A departure from format today for something I think is well worth it.
"My Friend Dahmer" is not a comic strip, though its creator, Derf Backderf, has been featured here for his strip, "The City," more than once.
It's also not a graphic novel, despite the fact that, on its cover, it says "a graphic novel by Derf Backderf." Like "Mom's Cancer," "Maus," "Fun Home," "Smile" and several other similar books that have come out lately, it is a memoir in graphic form, and a compelling one.
Cartoonist John Backderf and Serial Killer Jeffrey Dahmer were not only classmates at Revere High School in Richfield, Ohio, but hung out, to the extent that the odd loner Dahmer hung out with anybody.
And that is at the heart of this story: They didn't "hang out."
In fact, Derf is quite clear about that. Dahmer was a "mascot," not a friend, to the small group of "band nerds and advanced-placement brains" who called themselves "The Dahmer Fan Club," who imitated his imitation of a spasmodic oddball, added his droll catch-phrases to their own conversations and conspired to sneak the tall, strangely inexpressive Dahmer into yearbook pictures of groups to which he did not belong.

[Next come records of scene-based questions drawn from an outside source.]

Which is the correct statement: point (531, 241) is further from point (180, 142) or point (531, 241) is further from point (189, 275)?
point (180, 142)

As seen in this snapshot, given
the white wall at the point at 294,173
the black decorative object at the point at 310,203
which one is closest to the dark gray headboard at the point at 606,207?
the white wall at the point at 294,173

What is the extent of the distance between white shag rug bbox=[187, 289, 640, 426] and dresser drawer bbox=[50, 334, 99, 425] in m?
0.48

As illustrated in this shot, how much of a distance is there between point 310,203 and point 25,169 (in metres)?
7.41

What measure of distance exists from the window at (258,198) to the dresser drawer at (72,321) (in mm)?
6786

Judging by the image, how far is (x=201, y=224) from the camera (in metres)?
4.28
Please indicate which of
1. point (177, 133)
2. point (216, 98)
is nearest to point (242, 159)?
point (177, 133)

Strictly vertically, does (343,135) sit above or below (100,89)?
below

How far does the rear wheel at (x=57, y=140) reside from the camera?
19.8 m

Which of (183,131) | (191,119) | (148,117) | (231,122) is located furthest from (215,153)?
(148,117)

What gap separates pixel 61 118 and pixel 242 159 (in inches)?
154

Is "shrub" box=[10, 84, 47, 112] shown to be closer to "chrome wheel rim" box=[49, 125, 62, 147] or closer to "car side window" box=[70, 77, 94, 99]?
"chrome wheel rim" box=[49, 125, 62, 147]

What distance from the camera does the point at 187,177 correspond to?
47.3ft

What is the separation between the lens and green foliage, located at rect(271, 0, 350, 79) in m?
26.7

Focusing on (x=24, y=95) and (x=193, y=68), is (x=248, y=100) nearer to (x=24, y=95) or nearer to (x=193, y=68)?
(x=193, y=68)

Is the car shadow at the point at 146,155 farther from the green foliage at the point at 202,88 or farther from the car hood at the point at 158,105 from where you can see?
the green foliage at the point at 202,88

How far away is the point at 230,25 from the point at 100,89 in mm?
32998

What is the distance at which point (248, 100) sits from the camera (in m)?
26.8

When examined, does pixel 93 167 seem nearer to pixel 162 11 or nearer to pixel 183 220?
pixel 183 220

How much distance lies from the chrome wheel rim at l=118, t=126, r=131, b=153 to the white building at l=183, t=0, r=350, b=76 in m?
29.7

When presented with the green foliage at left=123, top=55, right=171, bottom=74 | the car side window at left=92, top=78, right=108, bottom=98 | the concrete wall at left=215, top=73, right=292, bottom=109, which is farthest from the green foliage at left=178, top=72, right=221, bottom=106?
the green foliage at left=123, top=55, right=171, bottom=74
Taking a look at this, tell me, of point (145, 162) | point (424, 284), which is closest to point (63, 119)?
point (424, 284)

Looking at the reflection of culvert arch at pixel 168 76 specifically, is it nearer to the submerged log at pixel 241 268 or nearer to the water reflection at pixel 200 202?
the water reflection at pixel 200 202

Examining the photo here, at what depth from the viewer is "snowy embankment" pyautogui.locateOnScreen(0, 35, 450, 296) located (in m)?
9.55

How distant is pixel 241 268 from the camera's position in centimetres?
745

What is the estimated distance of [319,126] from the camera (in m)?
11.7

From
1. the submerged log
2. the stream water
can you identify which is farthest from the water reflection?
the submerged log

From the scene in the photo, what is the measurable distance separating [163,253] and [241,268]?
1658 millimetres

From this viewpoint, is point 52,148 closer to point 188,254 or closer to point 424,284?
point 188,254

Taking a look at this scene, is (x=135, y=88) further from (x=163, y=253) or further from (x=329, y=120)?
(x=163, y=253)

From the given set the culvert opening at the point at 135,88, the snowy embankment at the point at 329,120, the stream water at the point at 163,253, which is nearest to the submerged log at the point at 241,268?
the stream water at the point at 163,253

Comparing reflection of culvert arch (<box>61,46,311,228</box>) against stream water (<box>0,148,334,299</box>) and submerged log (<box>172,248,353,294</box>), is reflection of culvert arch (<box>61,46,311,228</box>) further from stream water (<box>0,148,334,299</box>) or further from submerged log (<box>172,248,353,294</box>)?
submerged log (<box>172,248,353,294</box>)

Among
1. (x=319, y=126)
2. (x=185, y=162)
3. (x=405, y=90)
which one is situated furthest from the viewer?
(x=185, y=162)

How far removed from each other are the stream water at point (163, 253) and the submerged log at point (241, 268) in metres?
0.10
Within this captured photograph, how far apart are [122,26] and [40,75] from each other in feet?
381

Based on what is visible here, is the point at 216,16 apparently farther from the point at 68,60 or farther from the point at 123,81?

And yet would make social plans in front of him without inviting him to come along.
Welcome to high school, Mr. Dahmer. And welcome back to high school, dear reader.
"With my friends at school, we had a good time. A good social life." -- Jeffrey Dahmer
There are two stories being told here, and told well. Derf is the perfect narrator for this story, not only because his artistic style captures Dahmer's own lack of affect and the bizarre normalcy of high school life for the boy and those around him, but because Derf has, in all his work, a judgmental quality that, while not quite cynical, is well-suited for the guilt that pervades this memoir of his friend Dahmer.
There are moments it is expressed, particularly in his fury at the adults who could not see how much Jeffrey Dahmer needed their help and intervention, and in his contempt for the jocks who did bully the kid for no other reason than that he was strange.
But it is both expressed and implied throughout the book for the cavalier way in which The Dahmer Fan Club amused themselves with their classmate while not befriending him, and -- switching for a moment from reviewer to psychologist -- in the way Derf repeatedly declares that, while he is sympathetic for what Dahmer the boy experienced, he is in no way excusing what Dahmer the monster did.
A more soft-hearted cartoonist would not be mad at himself for caring, a more hard-headed one might not have written the book at all.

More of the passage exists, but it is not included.